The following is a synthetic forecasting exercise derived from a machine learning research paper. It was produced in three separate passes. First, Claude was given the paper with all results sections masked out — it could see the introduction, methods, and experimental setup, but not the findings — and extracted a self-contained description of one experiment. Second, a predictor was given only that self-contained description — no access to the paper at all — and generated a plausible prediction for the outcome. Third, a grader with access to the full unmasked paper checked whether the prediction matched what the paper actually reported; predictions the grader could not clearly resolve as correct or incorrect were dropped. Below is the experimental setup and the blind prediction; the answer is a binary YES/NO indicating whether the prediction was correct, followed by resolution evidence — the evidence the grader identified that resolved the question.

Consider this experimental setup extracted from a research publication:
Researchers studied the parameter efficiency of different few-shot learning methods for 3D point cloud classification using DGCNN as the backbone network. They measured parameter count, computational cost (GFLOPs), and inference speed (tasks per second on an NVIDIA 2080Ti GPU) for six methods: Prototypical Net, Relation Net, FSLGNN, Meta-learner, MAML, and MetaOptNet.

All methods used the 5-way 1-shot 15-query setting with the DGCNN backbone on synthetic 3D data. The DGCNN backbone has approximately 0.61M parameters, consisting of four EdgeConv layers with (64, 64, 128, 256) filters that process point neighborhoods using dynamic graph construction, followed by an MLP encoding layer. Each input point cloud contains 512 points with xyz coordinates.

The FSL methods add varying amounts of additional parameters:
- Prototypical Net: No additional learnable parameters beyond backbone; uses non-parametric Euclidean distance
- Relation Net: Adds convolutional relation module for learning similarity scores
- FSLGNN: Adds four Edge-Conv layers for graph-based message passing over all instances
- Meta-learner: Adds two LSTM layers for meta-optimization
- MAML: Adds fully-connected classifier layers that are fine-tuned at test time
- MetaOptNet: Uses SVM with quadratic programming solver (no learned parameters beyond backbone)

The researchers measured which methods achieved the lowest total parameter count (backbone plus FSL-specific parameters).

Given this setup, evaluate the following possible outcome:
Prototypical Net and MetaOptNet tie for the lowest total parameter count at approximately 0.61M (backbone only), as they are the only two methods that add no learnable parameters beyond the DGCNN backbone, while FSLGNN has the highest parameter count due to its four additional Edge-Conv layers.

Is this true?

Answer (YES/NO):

→ **Task to carry out**:
All lines of the data above must be repeated exactly.

→ **Output for this exercise**:
The following is a synthetic forecasting exercise derived from a machine learning research paper. It was produced in three separate passes. First, Claude was given the paper with all results sections masked out — it could see the introduction, methods, and experimental setup, but not the findings — and extracted a self-contained description of one experiment. Second, a predictor was given only that self-contained description — no access to the paper at all — and generated a plausible prediction for the outcome. Third, a grader with access to the full unmasked paper checked whether the prediction matched what the paper actually reported; predictions the grader could not clearly resolve as correct or incorrect were dropped. Below is the experimental setup and the blind prediction; the answer is a binary YES/NO indicating whether the prediction was correct, followed by resolution evidence — the evidence the grader identified that resolved the question.

Consider this experimental setup extracted from a research publication:
Researchers studied the parameter efficiency of different few-shot learning methods for 3D point cloud classification using DGCNN as the backbone network. They measured parameter count, computational cost (GFLOPs), and inference speed (tasks per second on an NVIDIA 2080Ti GPU) for six methods: Prototypical Net, Relation Net, FSLGNN, Meta-learner, MAML, and MetaOptNet.

All methods used the 5-way 1-shot 15-query setting with the DGCNN backbone on synthetic 3D data. The DGCNN backbone has approximately 0.61M parameters, consisting of four EdgeConv layers with (64, 64, 128, 256) filters that process point neighborhoods using dynamic graph construction, followed by an MLP encoding layer. Each input point cloud contains 512 points with xyz coordinates.

The FSL methods add varying amounts of additional parameters:
- Prototypical Net: No additional learnable parameters beyond backbone; uses non-parametric Euclidean distance
- Relation Net: Adds convolutional relation module for learning similarity scores
- FSLGNN: Adds four Edge-Conv layers for graph-based message passing over all instances
- Meta-learner: Adds two LSTM layers for meta-optimization
- MAML: Adds fully-connected classifier layers that are fine-tuned at test time
- MetaOptNet: Uses SVM with quadratic programming solver (no learned parameters beyond backbone)

The researchers measured which methods achieved the lowest total parameter count (backbone plus FSL-specific parameters).

Given this setup, evaluate the following possible outcome:
Prototypical Net and MetaOptNet tie for the lowest total parameter count at approximately 0.61M (backbone only), as they are the only two methods that add no learnable parameters beyond the DGCNN backbone, while FSLGNN has the highest parameter count due to its four additional Edge-Conv layers.

Is this true?

Answer (YES/NO):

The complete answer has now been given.